**What is being asked**: Write a continuation of the article about Mozilla's Observatory website, picking up after its final line.
[Selected passage Boundary: Start]
Mozilla has released a new website, Observatory, to help developers, system administrators, and security professionals configure their websites safely and securely.

April King, an information security engineer who developed the tool, explains that the development of the Observatory is a result of a new job she received at Mozilla to improve security on many of their websites. King first started by writing a scanning tool. After examining some of Mozilla’s sites, she found she would have a lot of future work to do to support Mozilla’s mission to improve the Internet as a whole. She was encouraged to develop the scanning tool and make it available for the world to use.

Through development, Mozilla has documented their Web Security Guidelines and an Observatory scan will provide test scores on the following in relation to the guidelines:

  • Content Security Policy (CSP)
  • Cookies
  • Cross-origin Resource Sharing
  • HTTP Public Key Pinning (HPKP)
  • HTTP Strict Transport Security (HSTS)
[Selected passage Boundary: End]
[Recorded data Boundary: Start]
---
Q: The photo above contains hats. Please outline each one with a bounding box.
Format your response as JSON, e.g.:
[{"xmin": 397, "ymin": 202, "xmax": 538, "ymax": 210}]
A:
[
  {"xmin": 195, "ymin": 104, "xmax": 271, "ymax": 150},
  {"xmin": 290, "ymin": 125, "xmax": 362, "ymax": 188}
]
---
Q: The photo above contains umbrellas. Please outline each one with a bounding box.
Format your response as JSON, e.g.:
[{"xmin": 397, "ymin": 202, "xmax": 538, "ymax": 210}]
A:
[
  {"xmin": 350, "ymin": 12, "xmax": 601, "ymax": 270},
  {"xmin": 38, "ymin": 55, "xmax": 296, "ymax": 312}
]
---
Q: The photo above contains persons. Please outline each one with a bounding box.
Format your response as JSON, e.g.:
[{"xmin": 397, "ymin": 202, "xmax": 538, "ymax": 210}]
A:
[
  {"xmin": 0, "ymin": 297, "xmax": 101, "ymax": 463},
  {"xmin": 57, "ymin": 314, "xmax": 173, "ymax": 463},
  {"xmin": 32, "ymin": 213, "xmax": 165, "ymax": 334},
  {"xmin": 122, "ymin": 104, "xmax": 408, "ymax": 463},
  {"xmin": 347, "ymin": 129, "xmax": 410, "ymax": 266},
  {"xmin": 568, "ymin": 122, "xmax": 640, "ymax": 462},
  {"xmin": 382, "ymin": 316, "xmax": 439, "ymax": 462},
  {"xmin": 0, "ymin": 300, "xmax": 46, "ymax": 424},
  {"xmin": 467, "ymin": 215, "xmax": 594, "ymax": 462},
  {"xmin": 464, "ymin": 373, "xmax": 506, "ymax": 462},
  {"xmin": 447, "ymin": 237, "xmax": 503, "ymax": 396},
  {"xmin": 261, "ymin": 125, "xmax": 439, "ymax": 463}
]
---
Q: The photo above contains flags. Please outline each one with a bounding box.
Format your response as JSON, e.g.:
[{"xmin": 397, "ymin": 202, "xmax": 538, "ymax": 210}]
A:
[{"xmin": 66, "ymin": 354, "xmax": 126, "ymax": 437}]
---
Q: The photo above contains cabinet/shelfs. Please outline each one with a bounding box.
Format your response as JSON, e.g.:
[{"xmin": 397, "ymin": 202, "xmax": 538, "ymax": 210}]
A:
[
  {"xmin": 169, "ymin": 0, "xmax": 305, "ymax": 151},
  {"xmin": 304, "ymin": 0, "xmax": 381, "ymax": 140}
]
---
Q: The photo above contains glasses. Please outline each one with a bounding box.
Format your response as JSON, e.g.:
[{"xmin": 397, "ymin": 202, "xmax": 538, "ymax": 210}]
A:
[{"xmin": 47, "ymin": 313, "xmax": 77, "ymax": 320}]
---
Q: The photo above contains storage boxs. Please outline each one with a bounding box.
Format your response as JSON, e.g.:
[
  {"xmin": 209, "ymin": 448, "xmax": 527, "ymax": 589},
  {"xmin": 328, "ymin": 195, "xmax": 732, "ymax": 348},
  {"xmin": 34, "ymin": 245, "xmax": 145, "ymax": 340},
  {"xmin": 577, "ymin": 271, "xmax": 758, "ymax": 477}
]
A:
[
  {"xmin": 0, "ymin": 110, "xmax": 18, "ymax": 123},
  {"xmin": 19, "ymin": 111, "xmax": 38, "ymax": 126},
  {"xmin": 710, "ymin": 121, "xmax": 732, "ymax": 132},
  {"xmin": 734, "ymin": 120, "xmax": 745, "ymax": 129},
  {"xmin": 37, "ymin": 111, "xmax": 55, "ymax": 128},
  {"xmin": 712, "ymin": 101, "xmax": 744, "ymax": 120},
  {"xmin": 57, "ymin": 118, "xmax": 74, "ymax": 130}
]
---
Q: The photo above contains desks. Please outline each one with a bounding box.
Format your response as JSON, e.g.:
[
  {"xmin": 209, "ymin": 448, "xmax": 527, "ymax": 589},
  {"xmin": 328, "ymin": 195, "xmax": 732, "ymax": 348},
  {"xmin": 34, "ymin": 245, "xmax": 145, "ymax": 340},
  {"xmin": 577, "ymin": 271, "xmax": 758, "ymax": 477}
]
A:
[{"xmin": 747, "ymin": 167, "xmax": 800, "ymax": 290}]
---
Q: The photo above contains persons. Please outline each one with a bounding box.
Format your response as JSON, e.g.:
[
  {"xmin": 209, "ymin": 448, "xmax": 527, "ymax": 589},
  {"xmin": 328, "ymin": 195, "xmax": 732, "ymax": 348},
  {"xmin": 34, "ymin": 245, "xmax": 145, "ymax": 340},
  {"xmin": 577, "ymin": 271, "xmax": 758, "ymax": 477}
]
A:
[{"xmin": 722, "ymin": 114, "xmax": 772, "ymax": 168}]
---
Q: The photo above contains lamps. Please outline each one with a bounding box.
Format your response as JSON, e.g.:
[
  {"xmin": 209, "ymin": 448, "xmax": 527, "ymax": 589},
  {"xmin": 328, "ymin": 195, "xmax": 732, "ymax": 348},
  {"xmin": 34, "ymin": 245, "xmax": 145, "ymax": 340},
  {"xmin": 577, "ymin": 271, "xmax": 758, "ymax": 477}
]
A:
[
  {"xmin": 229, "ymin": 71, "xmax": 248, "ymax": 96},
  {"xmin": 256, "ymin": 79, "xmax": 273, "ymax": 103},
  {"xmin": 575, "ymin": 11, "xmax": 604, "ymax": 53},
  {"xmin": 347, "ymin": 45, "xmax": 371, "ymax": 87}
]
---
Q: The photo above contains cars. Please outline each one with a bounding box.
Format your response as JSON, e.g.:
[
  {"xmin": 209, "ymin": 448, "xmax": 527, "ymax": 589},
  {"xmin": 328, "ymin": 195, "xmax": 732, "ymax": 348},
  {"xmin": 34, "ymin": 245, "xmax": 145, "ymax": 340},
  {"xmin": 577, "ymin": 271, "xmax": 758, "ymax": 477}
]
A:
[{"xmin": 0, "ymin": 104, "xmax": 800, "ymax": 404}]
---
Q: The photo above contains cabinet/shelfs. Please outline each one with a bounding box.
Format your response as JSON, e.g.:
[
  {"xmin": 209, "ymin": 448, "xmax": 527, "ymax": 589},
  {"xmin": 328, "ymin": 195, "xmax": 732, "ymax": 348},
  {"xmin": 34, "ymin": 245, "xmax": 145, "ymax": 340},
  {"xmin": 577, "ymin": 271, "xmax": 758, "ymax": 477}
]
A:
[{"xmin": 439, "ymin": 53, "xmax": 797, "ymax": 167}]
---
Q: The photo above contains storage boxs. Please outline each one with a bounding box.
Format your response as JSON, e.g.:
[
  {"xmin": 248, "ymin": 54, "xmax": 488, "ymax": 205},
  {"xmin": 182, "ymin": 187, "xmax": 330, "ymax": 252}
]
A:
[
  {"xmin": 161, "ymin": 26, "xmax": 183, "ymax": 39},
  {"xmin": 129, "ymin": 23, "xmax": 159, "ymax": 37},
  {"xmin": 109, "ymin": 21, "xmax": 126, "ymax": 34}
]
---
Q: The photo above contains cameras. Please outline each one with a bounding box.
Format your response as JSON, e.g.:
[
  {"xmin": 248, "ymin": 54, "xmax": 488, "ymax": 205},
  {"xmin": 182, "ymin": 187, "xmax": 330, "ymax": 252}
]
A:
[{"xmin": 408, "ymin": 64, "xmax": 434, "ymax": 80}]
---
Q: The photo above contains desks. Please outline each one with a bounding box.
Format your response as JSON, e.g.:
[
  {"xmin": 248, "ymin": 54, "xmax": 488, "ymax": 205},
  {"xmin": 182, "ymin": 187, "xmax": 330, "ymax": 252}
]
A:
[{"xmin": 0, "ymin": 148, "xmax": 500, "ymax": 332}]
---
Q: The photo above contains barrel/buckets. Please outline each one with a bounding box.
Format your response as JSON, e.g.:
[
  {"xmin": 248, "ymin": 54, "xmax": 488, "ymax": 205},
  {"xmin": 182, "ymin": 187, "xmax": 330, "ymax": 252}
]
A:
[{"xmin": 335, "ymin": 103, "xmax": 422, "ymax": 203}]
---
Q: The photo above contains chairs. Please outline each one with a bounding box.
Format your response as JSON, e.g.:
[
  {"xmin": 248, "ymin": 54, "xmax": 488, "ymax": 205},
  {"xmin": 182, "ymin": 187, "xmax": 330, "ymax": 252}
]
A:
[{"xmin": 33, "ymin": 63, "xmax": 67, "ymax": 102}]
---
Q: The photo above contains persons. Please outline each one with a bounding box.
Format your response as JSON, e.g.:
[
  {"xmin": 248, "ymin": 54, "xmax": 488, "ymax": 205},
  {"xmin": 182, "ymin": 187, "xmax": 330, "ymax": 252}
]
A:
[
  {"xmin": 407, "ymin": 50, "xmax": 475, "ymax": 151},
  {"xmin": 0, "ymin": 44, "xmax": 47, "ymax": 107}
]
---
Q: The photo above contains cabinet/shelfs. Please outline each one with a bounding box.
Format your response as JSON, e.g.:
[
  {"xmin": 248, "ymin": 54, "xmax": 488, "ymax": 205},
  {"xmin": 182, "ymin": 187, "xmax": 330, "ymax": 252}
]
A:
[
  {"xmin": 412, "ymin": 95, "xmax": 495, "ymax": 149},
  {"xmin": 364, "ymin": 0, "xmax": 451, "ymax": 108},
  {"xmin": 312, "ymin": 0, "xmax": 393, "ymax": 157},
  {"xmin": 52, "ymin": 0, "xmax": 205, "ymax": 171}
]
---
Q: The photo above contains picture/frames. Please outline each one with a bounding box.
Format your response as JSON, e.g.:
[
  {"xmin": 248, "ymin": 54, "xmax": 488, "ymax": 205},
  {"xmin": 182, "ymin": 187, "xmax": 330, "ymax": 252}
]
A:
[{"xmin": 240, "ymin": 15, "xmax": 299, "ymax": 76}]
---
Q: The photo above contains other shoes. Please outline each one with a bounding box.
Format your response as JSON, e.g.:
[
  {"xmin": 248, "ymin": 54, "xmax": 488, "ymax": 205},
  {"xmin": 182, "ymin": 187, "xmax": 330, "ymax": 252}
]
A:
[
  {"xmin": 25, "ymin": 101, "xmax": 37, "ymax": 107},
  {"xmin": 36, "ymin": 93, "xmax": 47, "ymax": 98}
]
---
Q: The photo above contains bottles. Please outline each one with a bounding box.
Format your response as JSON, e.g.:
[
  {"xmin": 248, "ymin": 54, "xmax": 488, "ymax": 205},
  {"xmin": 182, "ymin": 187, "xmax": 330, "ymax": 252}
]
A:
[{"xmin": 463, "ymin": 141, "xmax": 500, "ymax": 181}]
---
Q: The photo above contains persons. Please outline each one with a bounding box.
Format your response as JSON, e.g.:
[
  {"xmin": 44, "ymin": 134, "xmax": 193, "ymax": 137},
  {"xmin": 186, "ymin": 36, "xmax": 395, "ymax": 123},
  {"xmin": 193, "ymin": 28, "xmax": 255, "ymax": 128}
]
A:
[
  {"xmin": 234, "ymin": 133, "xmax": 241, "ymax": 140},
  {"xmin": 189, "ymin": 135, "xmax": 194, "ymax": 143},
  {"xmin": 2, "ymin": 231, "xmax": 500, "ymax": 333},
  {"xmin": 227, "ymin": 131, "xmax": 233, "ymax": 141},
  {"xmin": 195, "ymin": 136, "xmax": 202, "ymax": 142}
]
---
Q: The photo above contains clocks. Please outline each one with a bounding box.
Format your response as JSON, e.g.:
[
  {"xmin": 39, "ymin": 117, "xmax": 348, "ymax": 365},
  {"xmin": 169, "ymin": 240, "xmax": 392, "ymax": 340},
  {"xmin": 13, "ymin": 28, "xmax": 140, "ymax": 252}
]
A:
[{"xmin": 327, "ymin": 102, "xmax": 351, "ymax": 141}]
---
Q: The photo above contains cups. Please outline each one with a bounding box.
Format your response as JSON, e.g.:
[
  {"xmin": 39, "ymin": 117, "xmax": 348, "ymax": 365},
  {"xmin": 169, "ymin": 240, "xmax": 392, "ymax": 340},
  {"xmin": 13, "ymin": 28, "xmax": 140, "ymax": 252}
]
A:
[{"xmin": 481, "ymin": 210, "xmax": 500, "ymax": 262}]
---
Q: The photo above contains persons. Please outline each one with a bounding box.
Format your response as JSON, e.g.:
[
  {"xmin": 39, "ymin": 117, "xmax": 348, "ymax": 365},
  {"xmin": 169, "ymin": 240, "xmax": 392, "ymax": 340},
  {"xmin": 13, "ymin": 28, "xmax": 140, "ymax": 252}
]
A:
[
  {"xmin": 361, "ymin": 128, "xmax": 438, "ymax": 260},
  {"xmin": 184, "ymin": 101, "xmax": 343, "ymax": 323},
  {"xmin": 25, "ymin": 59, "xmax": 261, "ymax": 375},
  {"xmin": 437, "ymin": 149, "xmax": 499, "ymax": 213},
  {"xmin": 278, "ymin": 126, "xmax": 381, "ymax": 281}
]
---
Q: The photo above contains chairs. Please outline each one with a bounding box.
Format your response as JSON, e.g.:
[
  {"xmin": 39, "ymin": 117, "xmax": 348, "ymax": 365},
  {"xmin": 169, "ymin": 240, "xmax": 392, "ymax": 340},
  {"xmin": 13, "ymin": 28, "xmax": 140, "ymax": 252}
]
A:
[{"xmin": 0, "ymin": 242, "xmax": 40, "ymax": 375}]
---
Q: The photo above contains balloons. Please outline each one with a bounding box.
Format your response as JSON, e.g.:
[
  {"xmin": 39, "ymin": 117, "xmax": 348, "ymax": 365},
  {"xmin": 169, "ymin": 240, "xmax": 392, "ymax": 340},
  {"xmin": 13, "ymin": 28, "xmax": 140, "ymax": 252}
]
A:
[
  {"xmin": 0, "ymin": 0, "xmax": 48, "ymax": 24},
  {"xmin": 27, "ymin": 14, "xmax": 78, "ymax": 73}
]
[Recorded data Boundary: End]
**Answer to this exercise**:
  • Redirection
  • Subresource Integrity
  • X-Content-Type-Options
  • X-Frame-Options
  • X-XSS-Protection

The test scores are similar to the SSL Server Test showing an overall A-to-F grade and scores out of 100. There are even bonus scores which will enable the site to get 130 out of 100 or as low as 0. It is best to consider the test as a game, you don’t have to be perfect, but it is best to increase your score. Please note the Observatory and SSL Server Test are complementary as they really do not test the same requirements.

Reviewing the guidelines cheat sheet, we see some items are mandatory, mandatory for new sites, mandatory for maximum risk sites or may be optional. You can also see descriptions, reasoning and implementation examples for every test. The guidelines are a great resource for implementing website best practices. Mozilla also provides an API and command-line tools for administrators who have many sites to test.

Studies by WhiteHat Security and EdgeScan show cross-site scripting (XSS) impacts approximately 50-percent of the websites. As such, we see that the Mozilla guidelines try to support mitigation of XSS with CSP, cookie limitation, X-Content-Type-Options and X-XSS-Protection. There are also scores for HPKP and HSTS to support the mandatory guideline of deploying HTTPS.

At the time of this writing, Mozilla had tested over 1.3 million websites with 91-percent failing. Hopefully, the Observatory and the guidelines will help developers and administrators upgrade their sites to protect their corporations and users. Consider starting by deploying HTTPS, which will secure your users, provide privacy, decrease latency by supporting HTTP/2 and even increase your site’s search engine optimization.